3 minute read
Portret van een blower
from High Life 11-04
by SoftSecrets
Door: Michiel Panhuysen
De ochtendmist is nog niet opgetrokken. In de Haagse coffeeshop Cremers heb ik afgesproken met Akkie. Het is nog leeg in de zaak als we een kopje thee bestellen. “Ik doe altijd mijn eigen ding”, aldus Akkie, die negentien jaar oud is. Het is een sympathieke jongen die vrolijkheid uitstraalt. Hij lijkt mij de ideale schoonzoon, zo op het eerste gezicht. “Ik heb altijd voor mijn eigen geld gezorgd, ik heb niets nodig van mijn familie of een uitkering ofzo.”
Akkie blowt dagelijks. “Een dag niet geblowd is als een plant zonder water. Die gaat dood.
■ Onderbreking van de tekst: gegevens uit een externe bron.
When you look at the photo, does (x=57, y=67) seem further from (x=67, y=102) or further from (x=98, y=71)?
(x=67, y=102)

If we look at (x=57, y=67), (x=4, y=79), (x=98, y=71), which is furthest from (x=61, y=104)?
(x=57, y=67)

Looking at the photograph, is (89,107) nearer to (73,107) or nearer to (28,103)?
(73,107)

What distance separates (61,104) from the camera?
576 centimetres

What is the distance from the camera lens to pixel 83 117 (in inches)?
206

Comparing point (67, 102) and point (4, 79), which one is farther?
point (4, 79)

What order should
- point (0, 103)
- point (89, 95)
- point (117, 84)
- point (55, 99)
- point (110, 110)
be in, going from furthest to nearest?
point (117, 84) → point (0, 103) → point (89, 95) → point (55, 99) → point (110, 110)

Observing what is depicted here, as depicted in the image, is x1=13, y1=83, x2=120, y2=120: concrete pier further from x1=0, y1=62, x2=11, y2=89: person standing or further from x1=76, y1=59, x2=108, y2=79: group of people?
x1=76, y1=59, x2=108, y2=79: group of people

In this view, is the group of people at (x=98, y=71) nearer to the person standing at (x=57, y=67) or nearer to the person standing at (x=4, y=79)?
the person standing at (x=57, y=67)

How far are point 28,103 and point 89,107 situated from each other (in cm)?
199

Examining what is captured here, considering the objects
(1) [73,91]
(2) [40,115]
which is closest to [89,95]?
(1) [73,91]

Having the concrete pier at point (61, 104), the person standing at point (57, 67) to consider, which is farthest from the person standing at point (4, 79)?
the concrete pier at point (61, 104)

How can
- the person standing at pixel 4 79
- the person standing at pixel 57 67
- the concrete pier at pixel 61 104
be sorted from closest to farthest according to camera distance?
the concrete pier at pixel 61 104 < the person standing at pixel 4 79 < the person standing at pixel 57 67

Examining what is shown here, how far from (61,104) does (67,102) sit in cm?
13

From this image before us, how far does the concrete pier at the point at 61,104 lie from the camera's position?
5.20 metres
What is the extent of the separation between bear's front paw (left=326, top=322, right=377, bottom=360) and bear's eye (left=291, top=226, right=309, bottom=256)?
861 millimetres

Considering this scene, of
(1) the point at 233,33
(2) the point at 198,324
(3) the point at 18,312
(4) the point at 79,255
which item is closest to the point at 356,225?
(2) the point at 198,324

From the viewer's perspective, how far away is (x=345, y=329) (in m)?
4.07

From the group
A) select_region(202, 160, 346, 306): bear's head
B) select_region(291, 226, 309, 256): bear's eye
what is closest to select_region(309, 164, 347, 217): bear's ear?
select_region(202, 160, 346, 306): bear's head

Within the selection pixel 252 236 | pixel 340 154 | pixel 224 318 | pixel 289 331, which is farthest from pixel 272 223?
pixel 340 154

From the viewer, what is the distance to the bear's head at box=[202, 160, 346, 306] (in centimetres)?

De opa van een vriendin van me had zijn hele leven geblowd, maar kort nadat hij was gestopt konden ze hem begraven.” De dagelijkse hoeveelheid wiet die er doorheen gaat is de laatste twee
jaar wat afgenomen. “Ik blowde er misschien wel 100 gram per week doorheen rond mijn zestiende. Dat was veel te veel. Daarom ben ik gaan minderen. Ik kon er makkelijk aan komen. Ik kende iemand die het wel kon missen, hij had zelf een hokje... Het liefste blow je natuurlijk wiet die je zelf hebt gekweekt, of die van een kweker komt die je goed kent. Er wordt tegenwoordig zoveel troep verkocht.” Akkie liep op de middelbare school tegen zijn eerste jointje aan. Het lijkt hem verstandiger om niet te zeggen hoe oud hij toen precies was. “Dat hoeft toch niet iedereen te weten?” Het was een vrolijke ervaring: “Ik zat in het Kralingse Bos halve liters te drinken, samen met een Ghanese
vriend. Hij blowde altijd, maar ik moest daar nooit wat van hebben. Tot die dag in Kralingen. Hij deelde zijn joint met me, en daarna nóg een. En misschien ook nóg wel een. Ik weet het niet meer. Een fascinerende ervaring. Ik dacht dat mijn voeten met me wegvlogen. Het was een superkick. Vloog ik daar door het Kralingse Bos...” In zijn jonge jaren leverde de wiet hem een leuk zakcentje op. “Ik kocht het via via in en verkocht het weer door op school. Ik verdiende er aardig mee, geld was nooit een probleem. Ik was de dealer en iedereen op school wist het eigenlijk. Maar ze hebben me nooit kunnen betrappen, ik was altijd heel voorzichtig. Mijn moeder wist het stiekem wel, maar ze zag het door de vingers. Eigenlijk wilde ze het liever niet zien, ze koesterde een ander beeld van me.”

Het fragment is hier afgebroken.